__Stored items__:
=======

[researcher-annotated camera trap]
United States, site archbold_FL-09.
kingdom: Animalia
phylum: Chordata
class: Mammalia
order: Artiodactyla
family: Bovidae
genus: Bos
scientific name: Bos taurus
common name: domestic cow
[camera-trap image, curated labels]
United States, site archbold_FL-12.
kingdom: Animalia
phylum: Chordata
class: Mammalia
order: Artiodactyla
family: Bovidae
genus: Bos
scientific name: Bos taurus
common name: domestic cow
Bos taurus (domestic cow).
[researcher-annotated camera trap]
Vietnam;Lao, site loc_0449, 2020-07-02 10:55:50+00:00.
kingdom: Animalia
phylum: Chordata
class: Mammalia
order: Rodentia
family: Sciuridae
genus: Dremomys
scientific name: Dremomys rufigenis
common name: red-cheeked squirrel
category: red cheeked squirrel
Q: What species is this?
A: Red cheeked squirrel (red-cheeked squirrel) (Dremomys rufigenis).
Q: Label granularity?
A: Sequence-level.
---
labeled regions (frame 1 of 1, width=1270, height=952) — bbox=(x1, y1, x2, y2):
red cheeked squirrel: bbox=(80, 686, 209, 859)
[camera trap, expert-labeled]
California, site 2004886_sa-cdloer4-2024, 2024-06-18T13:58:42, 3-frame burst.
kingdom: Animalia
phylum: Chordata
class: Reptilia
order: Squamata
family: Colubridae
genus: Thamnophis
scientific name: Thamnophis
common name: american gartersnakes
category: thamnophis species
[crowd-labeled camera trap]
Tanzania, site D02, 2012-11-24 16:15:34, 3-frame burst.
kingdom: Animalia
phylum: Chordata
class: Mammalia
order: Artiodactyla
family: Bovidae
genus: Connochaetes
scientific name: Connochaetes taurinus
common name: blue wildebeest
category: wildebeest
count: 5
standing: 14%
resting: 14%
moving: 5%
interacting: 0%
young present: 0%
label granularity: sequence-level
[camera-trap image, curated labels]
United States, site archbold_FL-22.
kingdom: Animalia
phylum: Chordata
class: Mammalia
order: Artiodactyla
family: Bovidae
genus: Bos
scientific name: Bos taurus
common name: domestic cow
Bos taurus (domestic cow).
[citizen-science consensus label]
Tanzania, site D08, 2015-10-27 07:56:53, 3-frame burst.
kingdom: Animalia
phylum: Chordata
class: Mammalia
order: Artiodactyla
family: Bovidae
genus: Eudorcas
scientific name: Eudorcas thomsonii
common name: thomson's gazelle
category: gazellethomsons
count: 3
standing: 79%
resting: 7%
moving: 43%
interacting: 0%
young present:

=======

__Your objective__: All records must be transcribed exactly, with none left out.

__Task response__:
[researcher-annotated camera trap]
United States, site archbold_FL-09.
kingdom: Animalia
phylum: Chordata
class: Mammalia
order: Artiodactyla
family: Bovidae
genus: Bos
scientific name: Bos taurus
common name: domestic cow
[camera-trap image, curated labels]
United States, site archbold_FL-12.
kingdom: Animalia
phylum: Chordata
class: Mammalia
order: Artiodactyla
family: Bovidae
genus: Bos
scientific name: Bos taurus
common name: domestic cow
Bos taurus (domestic cow).
[researcher-annotated camera trap]
Vietnam;Lao, site loc_0449, 2020-07-02 10:55:50+00:00.
kingdom: Animalia
phylum: Chordata
class: Mammalia
order: Rodentia
family: Sciuridae
genus: Dremomys
scientific name: Dremomys rufigenis
common name: red-cheeked squirrel
category: red cheeked squirrel
Q: What species is this?
A: Red cheeked squirrel (red-cheeked squirrel) (Dremomys rufigenis).
Q: Label granularity?
A: Sequence-level.
---
labeled regions (frame 1 of 1, width=1270, height=952) — bbox=(x1, y1, x2, y2):
red cheeked squirrel: bbox=(80, 686, 209, 859)
[camera trap, expert-labeled]
California, site 2004886_sa-cdloer4-2024, 2024-06-18T13:58:42, 3-frame burst.
kingdom: Animalia
phylum: Chordata
class: Reptilia
order: Squamata
family: Colubridae
genus: Thamnophis
scientific name: Thamnophis
common name: american gartersnakes
category: thamnophis species
[crowd-labeled camera trap]
Tanzania, site D02, 2012-11-24 16:15:34, 3-frame burst.
kingdom: Animalia
phylum: Chordata
class: Mammalia
order: Artiodactyla
family: Bovidae
genus: Connochaetes
scientific name: Connochaetes taurinus
common name: blue wildebeest
category: wildebeest
count: 5
standing: 14%
resting: 14%
moving: 5%
interacting: 0%
young present: 0%
label granularity: sequence-level
[camera-trap image, curated labels]
United States, site archbold_FL-22.
kingdom: Animalia
phylum: Chordata
class: Mammalia
order: Artiodactyla
family: Bovidae
genus: Bos
scientific name: Bos taurus
common name: domestic cow
Bos taurus (domestic cow).
[citizen-science consensus label]
Tanzania, site D08, 2015-10-27 07:56:53, 3-frame burst.
kingdom: Animalia
phylum: Chordata
class: Mammalia
order: Artiodactyla
family: Bovidae
genus: Eudorcas
scientific name: Eudorcas thomsonii
common name: thomson's gazelle
category: gazellethomsons
count: 3
standing: 79%
resting: 7%
moving: 43%
interacting: 0%
young present:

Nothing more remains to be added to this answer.